◆ Work to be completed ◆
In the article on Chinese investment in U.S. startups, retype everything from "October 30, 2019" down to "the Trump administration.".

◆ Text passage ◆
+===+

October 30, 2019
The U.S. has yet to define the specifics of a 2018 law designed to limit foreign access to critical technologies. In the meantime, Chinese investors continue to put money in U.S. startups and venture capital funds. U.S. tech entrepreneurs also welcome a connection with China, and investment between the two countries remains significant. The tangle of investments in a single company can make it hard to determine provenance. Even so, successful Chinese AI startup SenseTime Group was blacklisted by the Trump administration.
The Wall Street Journal reports that the law increased the power of the Committee on Foreign Investment in the U.S., CFIUS, to look into “minority investments in critical tech companies through which foreign investors could influence a company’s business decisions.” Under the law, startups fundraising from foreign investors should get CFIUS approval.
Cooley LLP attorney William Newsom noted that, “CFIUS has broad authority to unwind deals after they have closed if it determines the technology should be restricted, so not reporting a foreign investment can be risky.”
According to New York-based Rhodium Group, when the law was passed, “the amount of Chinese venture investment in the U.S. during the first half of 2019 declined about 27 percent in dollar terms from the second half of 2018.” But there’s been pushback. At the Silicon Valley Innovation & Entrepreneurship Forum, China’s deputy consul general Ren Faqiang said, “some people in Washington want to decouple the two economies. We disagree.”
CFIUS also “appears ill-equipped to police the venture-capital industry,” notes WSJ, and “the government also hasn’t codified which technologies are off-limits to foreigners, so some startups and investors don’t see the need to file with CFIUS.” Some Chinese investors are also “taking pains to conceal their identity” or trying other tactics. As retired senior U.S. intelligence officer Nicholas Eftimiades put it, “the policies we have put in place have not been all that effective in limiting China’s technology ambitions.”

+===+

◆ Stored entries ◆
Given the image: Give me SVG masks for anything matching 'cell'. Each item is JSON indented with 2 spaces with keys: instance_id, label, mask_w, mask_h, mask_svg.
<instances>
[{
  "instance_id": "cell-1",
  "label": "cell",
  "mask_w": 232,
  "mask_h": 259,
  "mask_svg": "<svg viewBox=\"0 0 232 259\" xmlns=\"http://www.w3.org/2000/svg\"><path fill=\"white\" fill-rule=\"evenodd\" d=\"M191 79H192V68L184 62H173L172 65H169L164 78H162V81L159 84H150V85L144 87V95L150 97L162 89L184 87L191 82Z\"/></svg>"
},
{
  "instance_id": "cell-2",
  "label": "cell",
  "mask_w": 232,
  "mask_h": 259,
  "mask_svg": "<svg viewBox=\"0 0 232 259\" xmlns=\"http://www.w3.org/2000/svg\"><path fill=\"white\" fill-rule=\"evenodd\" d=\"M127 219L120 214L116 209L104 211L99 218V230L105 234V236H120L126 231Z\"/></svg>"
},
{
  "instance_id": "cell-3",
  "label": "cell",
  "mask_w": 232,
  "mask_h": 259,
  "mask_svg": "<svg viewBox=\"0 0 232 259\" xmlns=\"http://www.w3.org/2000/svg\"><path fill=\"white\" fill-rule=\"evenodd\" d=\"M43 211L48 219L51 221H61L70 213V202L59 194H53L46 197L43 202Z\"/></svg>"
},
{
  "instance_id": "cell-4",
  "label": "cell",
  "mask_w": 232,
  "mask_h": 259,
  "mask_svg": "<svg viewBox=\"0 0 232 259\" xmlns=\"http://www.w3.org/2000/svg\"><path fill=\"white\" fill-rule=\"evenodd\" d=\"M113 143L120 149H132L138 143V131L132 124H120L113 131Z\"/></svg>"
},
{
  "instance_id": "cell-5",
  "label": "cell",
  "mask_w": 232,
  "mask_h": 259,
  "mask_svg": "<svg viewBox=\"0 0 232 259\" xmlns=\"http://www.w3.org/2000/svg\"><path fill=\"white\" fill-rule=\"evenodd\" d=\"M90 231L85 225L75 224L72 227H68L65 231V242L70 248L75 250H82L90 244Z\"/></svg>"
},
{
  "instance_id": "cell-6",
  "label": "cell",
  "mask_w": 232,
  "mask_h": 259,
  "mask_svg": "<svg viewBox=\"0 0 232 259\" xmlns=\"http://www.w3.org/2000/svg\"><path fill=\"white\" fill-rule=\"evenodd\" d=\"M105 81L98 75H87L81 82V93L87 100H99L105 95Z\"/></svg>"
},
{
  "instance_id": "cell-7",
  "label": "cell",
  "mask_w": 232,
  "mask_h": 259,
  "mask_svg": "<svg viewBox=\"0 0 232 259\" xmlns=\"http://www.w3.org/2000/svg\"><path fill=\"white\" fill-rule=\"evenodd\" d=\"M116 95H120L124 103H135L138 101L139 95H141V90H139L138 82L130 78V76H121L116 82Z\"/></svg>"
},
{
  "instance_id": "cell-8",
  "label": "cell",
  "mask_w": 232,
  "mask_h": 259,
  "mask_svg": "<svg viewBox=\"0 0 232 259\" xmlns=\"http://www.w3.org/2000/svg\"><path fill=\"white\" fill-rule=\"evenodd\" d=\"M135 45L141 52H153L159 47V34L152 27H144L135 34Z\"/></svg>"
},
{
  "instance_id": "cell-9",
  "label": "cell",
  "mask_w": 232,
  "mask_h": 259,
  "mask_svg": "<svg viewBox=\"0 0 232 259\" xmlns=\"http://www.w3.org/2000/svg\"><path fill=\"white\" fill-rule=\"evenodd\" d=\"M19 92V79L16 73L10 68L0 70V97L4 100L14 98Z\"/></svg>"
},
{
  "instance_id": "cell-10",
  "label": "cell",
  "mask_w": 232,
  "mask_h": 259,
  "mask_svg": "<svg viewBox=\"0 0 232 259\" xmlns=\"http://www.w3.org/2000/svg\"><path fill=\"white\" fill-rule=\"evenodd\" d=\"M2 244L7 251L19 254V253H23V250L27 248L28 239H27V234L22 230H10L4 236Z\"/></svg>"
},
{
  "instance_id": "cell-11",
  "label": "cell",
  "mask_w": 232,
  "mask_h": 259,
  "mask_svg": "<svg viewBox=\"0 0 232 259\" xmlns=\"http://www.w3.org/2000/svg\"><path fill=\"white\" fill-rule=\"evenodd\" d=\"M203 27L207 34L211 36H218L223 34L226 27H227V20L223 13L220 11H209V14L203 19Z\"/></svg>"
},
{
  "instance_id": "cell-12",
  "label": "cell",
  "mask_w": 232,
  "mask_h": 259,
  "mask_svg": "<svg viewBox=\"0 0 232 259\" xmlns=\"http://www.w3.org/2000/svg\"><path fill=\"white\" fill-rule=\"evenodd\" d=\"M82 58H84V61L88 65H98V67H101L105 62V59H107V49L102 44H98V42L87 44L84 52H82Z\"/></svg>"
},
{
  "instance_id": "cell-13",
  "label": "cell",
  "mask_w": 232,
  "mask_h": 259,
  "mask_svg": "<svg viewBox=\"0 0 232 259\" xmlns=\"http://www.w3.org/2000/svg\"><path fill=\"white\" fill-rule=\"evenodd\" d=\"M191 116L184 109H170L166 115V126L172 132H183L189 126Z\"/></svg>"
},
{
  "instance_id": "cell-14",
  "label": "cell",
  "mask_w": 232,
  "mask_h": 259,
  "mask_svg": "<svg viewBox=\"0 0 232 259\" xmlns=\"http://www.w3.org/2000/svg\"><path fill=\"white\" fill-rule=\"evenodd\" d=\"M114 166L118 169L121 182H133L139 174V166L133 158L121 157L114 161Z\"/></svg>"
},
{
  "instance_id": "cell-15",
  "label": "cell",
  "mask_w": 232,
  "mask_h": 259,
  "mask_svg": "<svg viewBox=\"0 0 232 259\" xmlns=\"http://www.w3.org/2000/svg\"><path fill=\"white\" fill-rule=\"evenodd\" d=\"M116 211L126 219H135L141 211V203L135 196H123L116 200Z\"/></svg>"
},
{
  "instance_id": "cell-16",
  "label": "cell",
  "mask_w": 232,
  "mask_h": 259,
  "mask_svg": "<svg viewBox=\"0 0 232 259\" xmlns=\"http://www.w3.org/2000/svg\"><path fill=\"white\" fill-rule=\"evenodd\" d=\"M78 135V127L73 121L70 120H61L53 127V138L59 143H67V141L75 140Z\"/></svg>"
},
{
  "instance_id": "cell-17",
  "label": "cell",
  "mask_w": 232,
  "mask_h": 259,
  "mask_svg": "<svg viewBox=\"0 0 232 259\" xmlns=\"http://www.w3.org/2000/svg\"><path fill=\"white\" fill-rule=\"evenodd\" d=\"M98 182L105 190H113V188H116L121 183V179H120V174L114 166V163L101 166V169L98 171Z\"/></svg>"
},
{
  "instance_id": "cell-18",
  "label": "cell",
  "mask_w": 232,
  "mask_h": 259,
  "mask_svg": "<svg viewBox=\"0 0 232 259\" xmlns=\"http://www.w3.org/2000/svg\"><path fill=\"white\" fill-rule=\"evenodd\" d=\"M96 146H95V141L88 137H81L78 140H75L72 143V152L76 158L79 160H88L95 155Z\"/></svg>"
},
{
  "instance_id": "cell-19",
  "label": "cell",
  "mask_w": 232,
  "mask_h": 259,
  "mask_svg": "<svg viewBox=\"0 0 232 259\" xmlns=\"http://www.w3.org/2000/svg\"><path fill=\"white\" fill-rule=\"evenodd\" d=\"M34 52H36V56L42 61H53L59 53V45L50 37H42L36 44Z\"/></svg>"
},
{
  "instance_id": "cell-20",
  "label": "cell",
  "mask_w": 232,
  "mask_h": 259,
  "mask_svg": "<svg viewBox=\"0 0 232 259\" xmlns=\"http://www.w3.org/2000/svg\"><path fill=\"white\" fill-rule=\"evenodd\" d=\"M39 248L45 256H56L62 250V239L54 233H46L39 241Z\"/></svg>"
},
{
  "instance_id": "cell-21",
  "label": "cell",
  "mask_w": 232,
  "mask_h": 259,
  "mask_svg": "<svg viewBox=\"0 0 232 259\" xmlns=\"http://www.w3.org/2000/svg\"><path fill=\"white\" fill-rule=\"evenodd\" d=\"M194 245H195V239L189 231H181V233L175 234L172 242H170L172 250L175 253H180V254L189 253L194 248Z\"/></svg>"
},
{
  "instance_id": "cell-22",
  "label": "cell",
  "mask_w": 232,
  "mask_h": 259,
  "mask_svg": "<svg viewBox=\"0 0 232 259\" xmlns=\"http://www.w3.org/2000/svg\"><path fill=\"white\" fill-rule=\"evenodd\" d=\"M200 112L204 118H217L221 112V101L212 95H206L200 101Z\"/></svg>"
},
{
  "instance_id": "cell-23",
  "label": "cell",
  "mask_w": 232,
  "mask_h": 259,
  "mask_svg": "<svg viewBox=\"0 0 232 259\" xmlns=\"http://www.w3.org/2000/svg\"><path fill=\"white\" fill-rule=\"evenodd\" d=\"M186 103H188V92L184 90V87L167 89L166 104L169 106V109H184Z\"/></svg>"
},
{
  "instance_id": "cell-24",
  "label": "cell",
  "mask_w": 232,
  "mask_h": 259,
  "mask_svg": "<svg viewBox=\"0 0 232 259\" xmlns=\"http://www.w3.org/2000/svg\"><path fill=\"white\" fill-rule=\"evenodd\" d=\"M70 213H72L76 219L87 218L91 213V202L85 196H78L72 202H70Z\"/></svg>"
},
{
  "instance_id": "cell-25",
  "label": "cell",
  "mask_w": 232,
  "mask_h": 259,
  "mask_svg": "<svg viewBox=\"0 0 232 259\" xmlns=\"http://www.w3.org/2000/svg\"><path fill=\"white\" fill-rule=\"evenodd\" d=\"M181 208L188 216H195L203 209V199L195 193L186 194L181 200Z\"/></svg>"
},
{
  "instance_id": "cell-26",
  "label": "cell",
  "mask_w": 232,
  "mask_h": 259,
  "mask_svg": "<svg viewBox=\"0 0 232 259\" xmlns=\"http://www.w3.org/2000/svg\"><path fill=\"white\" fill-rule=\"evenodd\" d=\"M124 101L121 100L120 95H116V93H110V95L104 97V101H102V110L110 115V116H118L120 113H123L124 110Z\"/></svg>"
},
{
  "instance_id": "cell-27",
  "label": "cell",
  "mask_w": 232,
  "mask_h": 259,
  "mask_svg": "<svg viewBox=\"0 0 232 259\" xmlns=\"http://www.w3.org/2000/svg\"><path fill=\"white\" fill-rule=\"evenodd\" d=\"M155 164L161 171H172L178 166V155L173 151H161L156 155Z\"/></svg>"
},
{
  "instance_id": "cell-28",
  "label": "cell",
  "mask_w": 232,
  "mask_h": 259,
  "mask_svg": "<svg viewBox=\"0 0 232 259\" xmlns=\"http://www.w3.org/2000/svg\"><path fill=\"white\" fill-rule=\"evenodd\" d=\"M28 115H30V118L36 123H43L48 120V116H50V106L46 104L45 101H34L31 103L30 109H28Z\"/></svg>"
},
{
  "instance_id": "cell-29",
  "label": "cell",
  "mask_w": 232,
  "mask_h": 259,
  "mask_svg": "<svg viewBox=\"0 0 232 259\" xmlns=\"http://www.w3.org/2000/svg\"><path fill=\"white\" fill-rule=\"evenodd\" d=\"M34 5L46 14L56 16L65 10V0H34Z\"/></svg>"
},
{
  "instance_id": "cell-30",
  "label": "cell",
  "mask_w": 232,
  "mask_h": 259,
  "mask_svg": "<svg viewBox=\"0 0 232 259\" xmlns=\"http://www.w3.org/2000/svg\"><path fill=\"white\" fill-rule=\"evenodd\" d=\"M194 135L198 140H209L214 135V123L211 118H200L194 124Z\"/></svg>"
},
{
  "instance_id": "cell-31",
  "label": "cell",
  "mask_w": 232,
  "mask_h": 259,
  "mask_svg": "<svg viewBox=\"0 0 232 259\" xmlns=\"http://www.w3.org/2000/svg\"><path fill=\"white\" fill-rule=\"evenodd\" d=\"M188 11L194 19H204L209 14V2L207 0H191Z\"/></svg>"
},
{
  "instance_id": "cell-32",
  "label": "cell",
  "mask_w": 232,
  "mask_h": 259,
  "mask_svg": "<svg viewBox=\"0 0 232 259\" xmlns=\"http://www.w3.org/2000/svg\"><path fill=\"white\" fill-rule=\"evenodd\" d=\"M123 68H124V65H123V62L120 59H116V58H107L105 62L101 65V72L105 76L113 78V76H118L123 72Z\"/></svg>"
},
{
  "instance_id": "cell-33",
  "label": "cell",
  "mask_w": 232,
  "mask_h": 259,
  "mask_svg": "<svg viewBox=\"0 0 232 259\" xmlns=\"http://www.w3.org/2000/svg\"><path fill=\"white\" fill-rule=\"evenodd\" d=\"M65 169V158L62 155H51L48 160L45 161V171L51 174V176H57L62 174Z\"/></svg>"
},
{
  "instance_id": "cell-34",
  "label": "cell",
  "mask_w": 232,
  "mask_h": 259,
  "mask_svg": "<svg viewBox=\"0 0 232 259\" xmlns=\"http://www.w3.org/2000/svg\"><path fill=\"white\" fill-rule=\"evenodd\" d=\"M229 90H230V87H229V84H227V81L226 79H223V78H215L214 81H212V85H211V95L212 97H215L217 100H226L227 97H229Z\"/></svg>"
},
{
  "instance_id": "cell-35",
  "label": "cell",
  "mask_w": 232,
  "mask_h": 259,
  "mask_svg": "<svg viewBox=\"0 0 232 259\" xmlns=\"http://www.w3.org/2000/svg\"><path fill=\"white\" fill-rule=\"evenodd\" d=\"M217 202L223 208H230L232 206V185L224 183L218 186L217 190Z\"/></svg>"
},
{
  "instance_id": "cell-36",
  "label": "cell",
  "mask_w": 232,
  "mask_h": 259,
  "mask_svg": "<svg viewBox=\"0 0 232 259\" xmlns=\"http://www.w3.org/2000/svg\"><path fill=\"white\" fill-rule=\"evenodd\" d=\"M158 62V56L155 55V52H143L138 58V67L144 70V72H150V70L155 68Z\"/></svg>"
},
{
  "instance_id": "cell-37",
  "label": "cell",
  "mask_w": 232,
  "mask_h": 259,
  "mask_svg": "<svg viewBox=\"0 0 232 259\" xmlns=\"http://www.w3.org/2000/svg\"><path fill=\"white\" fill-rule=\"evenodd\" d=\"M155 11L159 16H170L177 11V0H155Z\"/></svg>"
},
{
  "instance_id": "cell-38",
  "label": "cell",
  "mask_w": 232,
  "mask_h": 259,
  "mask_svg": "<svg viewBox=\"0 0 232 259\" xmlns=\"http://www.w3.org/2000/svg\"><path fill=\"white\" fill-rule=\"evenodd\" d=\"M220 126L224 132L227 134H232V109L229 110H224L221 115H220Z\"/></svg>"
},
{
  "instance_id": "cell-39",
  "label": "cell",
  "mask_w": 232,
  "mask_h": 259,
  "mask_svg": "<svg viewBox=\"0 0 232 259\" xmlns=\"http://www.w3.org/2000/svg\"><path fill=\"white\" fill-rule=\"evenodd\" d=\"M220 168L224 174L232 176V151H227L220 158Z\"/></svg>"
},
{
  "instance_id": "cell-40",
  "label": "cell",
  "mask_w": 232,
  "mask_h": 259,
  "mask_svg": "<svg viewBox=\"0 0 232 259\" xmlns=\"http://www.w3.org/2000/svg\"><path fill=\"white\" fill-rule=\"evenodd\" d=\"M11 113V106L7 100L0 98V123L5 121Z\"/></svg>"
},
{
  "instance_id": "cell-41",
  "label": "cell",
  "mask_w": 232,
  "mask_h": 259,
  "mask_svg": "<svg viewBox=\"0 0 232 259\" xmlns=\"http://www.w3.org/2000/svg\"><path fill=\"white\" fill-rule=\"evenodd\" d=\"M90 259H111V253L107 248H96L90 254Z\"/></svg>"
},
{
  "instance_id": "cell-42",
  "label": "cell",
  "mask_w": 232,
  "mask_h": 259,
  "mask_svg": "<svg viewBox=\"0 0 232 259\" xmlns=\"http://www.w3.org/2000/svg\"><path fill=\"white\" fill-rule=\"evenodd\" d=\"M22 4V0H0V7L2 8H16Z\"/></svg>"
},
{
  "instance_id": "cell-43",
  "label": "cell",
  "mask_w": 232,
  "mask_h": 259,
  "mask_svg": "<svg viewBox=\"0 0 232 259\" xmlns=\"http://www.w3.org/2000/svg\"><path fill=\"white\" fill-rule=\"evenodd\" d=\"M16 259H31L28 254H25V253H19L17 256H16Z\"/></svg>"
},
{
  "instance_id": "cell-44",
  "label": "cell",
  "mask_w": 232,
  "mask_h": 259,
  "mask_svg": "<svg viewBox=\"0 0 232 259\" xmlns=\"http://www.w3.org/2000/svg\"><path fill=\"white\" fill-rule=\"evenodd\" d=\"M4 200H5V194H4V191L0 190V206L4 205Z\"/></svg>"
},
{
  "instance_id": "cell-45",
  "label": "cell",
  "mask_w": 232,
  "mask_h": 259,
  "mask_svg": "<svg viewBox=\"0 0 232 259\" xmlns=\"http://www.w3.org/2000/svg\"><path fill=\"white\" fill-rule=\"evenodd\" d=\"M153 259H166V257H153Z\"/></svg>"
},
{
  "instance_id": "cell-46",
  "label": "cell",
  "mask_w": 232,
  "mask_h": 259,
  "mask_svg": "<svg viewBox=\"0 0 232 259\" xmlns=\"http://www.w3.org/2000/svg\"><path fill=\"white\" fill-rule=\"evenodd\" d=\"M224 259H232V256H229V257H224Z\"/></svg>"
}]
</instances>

+===+

◆ Output for this exercise ◆
October 30, 2019
The U.S. has yet to define the specifics of a 2018 law designed to limit foreign access to critical technologies. In the meantime, Chinese investors continue to put money in U.S. startups and venture capital funds. U.S. tech entrepreneurs also welcome a connection with China, and investment between the two countries remains significant. The tangle of investments in a single company can make it hard to determine provenance. Even so, successful Chinese AI startup SenseTime Group was blacklisted by the Trump administration.